There are also a few practical problems with these statements. For a start, I'm moving so I'm nowhere specific for more than a nano-second. So you can't pinpoint my position on a map now, you can only say with a reasonable degree of accuracy (I assume that we are being tracked by radar and/or satellite) where I have been. You can't map me, you can only plot my trajectory.

Also, in this placeless place, I am not anywhere. I am flying through international and national air spaces, but I wonder under what jurisdictions the space within this aircraft comes? Are we subject to the rules of the United Arab Emirates whence we departed; the Civil Aviation Authority; or perhaps Australia, where we're headed? Or are we bound - as our luggage compensation claims are - by some convention, such as the Hague, Warsaw or Geneva?

Or does it really matter? At the moment we're a disparate group, with certain familial or friendship ties, but with most in common through the shared experience of being moved through space on the same vehicle. Perhaps the issues of place only really come into play when something happens: an accident or a catastrophe, when core human characteristics such as selfishness or a desire to help come to the fore. Perhaps one of the defining characteristics of this placeless place is that it is also somewhere (nowhere?) where nothing happens - as soon as something does happen, such as an air crash, then the incident also marks out a place: the aircraft came down in the Siberian tundra, close to...

There is another interesting facet of this flying experience, and that is the process by which we make our immediate surroundings 'home'. I am very far from home and few of my things are here, but I have undertaken actions of familiarisation that are themselves so familiar as to have become invisible rituals. I have read information cards, looked in drawers and cubby holes, tried out all the buttons to do with moving parts of my chair and the TV. I have raised and lowered the window blinds, adjusted the lights and make myself comfortable both by familiarising myself with the unfamiliar and by personalising it, if only in the sense of disposing a limited number of possessions on surfaces.

I often don't notice myself doing it, and yet it's obviously important and I am aware that I also feel the need to do it for Ella. I pre-emptively packed things in our hand luggage that would make her feel 'at home', such as cuddly toys and activities. A clear part of the rationale for doing so is to remove fear: what I want to avoid, both for her and for me, is the experience of her fearing the space she is in for such a long time because she doesn't like it or want to be in it. And let's face it, she doesn't have much choice about coming along with me for the ride!

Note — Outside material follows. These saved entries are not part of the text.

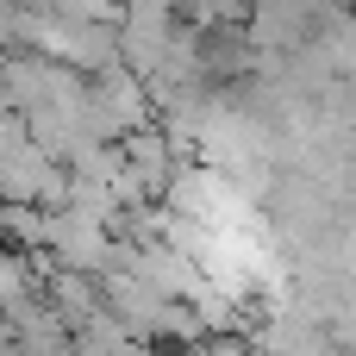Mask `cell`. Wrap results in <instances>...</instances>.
<instances>
[{
	"instance_id": "6da1fadb",
	"label": "cell",
	"mask_w": 356,
	"mask_h": 356,
	"mask_svg": "<svg viewBox=\"0 0 356 356\" xmlns=\"http://www.w3.org/2000/svg\"><path fill=\"white\" fill-rule=\"evenodd\" d=\"M0 307H6V313L31 307V275H25V250H13V244H0Z\"/></svg>"
}]
</instances>
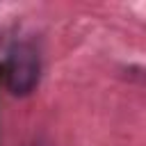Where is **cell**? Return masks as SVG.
<instances>
[{
  "label": "cell",
  "instance_id": "obj_1",
  "mask_svg": "<svg viewBox=\"0 0 146 146\" xmlns=\"http://www.w3.org/2000/svg\"><path fill=\"white\" fill-rule=\"evenodd\" d=\"M39 82V55L30 43H18L7 57V87L14 96H27Z\"/></svg>",
  "mask_w": 146,
  "mask_h": 146
}]
</instances>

I have very ill-informed notions about what our so-called primitive ancestors did in their caves, but I imagine that what I have done in my First Class cabin is not much different to what I would have done thousands of years ago in my cave: arranging dry bedding and furs, cooking utensils or tools, or perhaps painting something on a cave wall.

Friday, October 13, 2006

Arachne

I think I shed my skin somewhere over Belgium
a brittle undercarriage falling from 30,000 feet.
I felt the tearing on my belly as it dropped away,
new scars over old scars.

Eye pits sense only light and dark,
fill with tears.
Pink flesh, not hardened yet, flinching from new light
warmed and blinded at the same time.

Forty years of webs, practicing. Sorrow sometimes
hung like dewdrops, cold beads, a weighty necklace on
winter mornings.

Now I take my children with me, free falling, only
a thin silk line
to cast out as we drift and hope we catch in something
soft.

Dawn is warmer here. One leg delicately stepping onto
the grass. One hand cuts open the box and takes out the loom.